Zachary had just one day to rig his lights for the five-day shoot, and he had to contend with unique challenges such as the emitted light from the floor, which created an under light that could kill the illusion. "When do you get underlit by grass?" he says. "Definitely not a thing that happens in real life." He spoke to the tech crew, who told him he could turn off the floor everywhere except where it needed to be rendered out. "Once I did that, it was a game changer," he adds.
Selling the effect
To create active lighting effects, like lightning flashes and erupting volcanoes, Zachary cued events in Unreal and disguise to trigger the effects. "A lightning flash or the explosion of a volcano in the background emits some light from the volume, but not anywhere near enough. So, we must supplement it," says Zachary. To supplement the effects, he used Litepanels Gemini 2x1 LED panels. "The Geminis came in particularly useful because we could hook them up to the DMX board and I would cue them all together," he says. "Let's just say all right, cue lightning and then they would trigger the lightning effect in the volume at the same time as they triggered the lightning effect from the Geminis, which was really crucial for selling the effect."
Working with an LED volume presented a unique set of challenges, but Zachary could overcome them and deliver an exceptional lighting design. He used four Litepanels Gemini 2x1 Soft panels as the key light, with two additional 2x1s on the floor for fill. The Geminis were powerful and soft, allowing them to work for various purposes.
Geminis to Fire: You’re History!
"We used the Geminis in some creative ways," says Daniel. "This is an ancient world that's lit by firelight.

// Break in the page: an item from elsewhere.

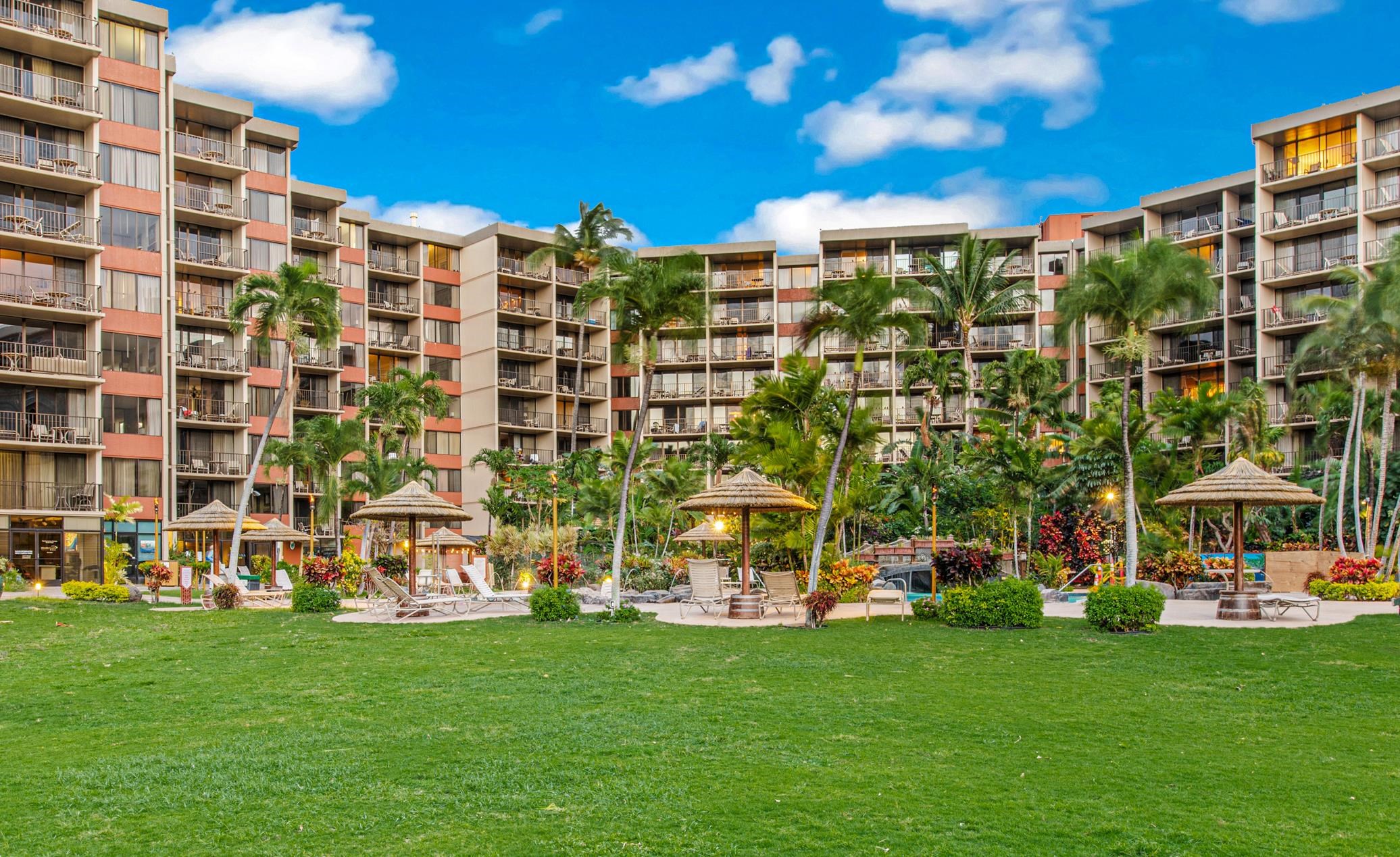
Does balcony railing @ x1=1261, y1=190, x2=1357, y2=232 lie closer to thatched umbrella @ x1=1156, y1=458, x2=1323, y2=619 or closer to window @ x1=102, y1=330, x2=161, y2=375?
thatched umbrella @ x1=1156, y1=458, x2=1323, y2=619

Fire making is an interesting part of our collective human history. We have a scene where the Neanderthal character in the film is burning a fire using what they call an Apache match. A bundle of parched loose grass sticks with coals in the centre that is ever-burning so that you can blow on it and start up a fire after travelling. For that scene, we used a Gemini 1x1 Soft." Zachary adds, "This is where the form of the 1x1 works really well.

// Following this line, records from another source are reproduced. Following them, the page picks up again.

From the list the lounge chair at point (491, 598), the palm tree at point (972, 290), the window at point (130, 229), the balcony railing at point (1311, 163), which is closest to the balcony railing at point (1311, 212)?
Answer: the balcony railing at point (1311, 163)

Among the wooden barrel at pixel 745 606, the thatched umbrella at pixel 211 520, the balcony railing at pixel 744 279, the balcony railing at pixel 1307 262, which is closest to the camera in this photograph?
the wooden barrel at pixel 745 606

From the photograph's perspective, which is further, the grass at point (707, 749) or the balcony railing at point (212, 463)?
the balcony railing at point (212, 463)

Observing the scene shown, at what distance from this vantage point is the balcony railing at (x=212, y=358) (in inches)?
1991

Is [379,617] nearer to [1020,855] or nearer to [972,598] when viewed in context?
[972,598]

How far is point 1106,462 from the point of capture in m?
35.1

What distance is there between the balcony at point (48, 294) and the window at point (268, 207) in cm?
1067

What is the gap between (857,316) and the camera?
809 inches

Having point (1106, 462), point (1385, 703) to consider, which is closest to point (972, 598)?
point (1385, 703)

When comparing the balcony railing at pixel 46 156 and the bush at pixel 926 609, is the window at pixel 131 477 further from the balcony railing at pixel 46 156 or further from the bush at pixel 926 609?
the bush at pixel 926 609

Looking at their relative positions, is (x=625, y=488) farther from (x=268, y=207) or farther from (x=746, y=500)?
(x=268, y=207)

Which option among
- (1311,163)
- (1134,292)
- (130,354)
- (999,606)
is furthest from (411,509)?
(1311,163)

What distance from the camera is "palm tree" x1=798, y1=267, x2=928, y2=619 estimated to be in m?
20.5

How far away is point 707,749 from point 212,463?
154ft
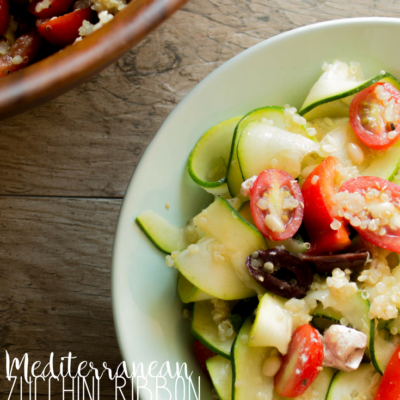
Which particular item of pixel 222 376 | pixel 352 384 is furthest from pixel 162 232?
pixel 352 384

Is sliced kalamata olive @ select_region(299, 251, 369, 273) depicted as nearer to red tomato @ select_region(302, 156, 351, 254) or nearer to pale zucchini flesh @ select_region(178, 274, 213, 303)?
red tomato @ select_region(302, 156, 351, 254)

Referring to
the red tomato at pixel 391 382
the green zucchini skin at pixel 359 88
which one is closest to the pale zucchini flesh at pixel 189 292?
the red tomato at pixel 391 382

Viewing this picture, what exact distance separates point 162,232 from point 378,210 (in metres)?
0.56

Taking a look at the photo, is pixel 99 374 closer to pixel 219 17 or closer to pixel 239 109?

It's so small, you can put it on the floor just out of frame and then you tilt the camera up and you can see the firelight effects. The Gemini lights have some great built-in effects."
The Geminis were the workhorses for Zachary, and so powerful he rarely used them at 100% output. "Geminis are so useful because they have big output that is also soft, so they work for whatever I need them to be," he says. "Sometimes I would just work with them as they are, and they hit well and then if I needed something softer, I would put a silk in front of them." And with the added benefit of being able to adjust the lights on the fly, Zachary could tweak the lighting to match the desired effect, rather than having to adjust in post-production.
The power output of the Gemini lights proved crucial in overcoming technical limitations on the set, particularly in relation to the refresh rate of the space. By shooting at 60 frames per second, Zachary could achieve slow-motion shots while compensating for the low refresh rate of the space.
Thanks to the power of the Litepanels lights, I never felt like I was lacking for firepower. And that used to be an issue before Gemini."
Scream Fest to Film Quest
"The Lion & The Firebird" premiered on the big screen at Scream Fest in LA. "It was an incredible experience to watch it the way movies are supposed to be watched," says Daniel. The film also played at Film Quest, a genre film festival in Provo, Utah, which, according to Daniel and Zachary, is "the most fun film festival in the universe". As the film continues to do the festival circuit for the time being, the team is looking for other homes for it in 2023. But for now, they're just enjoying the road.